THE REQUEST:
Quote the essay below on spotting the next Enron from "What have I" to "many good choices.".

DOCUMENT SEGMENT:
******************************

The Next Enron, Part II

"The worst part of the bear market in stocks is still before us, and it will essentially involve the wholesale destruction of the pseudo-financial wealth that the bubble economy has created in the past years." Dr. Kurt Richebacher

What have I done, I asked myself.

"You promised to tell readers what company would be the ‘next Enron," explained a colleague.

"What was I thinking?"

I was thinking wildly. If it is a surplus of credit and not a shortage of character that produces Enron situation, wouldn’t it be easy to spot the next one? Wouldn’t it be a matter of checking to see where the credit went and who got most of it?

But this turns out to be no easy matter. For as Martin Weiss tell us, there are hundreds, or even thousands of candidates. It is like trying to figure out who is the dumbest member of Congress… there are simply too many good choices.

Government sponsored enterprises such as Fannie Mae and Freddie Mac, for example, added trillions to their ‘assets’ over the last few years. They borrowed at artificially low rates in order to buy residential mortgages. Had not the credit markets, real estate market, and appraisers been so generous, they would not have been able to grow so much and homeowners would not have been able to borrow so heavily against their homes.

******************************

SUPPLIED DATA:
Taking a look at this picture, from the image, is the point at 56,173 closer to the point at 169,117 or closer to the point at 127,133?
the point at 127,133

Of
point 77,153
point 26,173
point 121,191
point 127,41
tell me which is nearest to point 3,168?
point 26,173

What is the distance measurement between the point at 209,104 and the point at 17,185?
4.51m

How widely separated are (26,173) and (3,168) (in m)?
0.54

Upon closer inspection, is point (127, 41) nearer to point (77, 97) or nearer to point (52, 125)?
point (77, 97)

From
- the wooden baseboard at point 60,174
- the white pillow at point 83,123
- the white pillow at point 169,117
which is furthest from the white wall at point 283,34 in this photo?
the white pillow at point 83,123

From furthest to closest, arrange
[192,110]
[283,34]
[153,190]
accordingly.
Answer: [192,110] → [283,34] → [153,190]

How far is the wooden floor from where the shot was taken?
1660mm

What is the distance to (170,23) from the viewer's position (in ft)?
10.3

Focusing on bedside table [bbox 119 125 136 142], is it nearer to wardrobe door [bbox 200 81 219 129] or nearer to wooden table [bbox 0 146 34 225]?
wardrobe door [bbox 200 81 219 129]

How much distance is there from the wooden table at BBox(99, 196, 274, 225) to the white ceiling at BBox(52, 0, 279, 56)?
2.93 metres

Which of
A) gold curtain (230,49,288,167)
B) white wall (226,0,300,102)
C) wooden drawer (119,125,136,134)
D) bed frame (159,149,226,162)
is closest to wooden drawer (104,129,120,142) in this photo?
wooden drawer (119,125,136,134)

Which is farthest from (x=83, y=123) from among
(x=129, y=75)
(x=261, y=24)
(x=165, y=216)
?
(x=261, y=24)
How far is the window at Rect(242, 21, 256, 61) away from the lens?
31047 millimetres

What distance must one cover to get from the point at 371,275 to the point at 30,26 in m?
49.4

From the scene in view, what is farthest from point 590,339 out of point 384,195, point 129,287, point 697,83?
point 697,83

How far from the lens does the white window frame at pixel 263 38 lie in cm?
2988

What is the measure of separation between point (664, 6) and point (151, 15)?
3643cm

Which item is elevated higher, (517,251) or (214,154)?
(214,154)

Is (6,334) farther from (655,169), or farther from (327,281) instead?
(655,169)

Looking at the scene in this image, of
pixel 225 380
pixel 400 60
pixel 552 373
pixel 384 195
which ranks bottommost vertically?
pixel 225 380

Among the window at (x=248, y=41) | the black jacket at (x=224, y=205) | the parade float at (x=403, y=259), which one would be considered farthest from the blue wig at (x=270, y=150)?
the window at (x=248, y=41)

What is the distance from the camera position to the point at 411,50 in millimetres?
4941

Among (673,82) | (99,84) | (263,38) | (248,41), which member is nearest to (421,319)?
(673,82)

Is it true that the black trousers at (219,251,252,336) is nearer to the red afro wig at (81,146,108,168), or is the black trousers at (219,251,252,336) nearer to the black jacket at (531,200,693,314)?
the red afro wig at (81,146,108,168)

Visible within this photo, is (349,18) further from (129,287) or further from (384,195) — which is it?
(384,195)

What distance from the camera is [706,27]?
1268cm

******************************

OUTPUT OF THE EXERCISE:
What have I done, I asked myself.

"You promised to tell readers what company would be the ‘next Enron," explained a colleague.

"What was I thinking?"

I was thinking wildly. If it is a surplus of credit and not a shortage of character that produces Enron situation, wouldn’t it be easy to spot the next one? Wouldn’t it be a matter of checking to see where the credit went and who got most of it?

But this turns out to be no easy matter. For as Martin Weiss tell us, there are hundreds, or even thousands of candidates. It is like trying to figure out who is the dumbest member of Congress… there are simply too many good choices.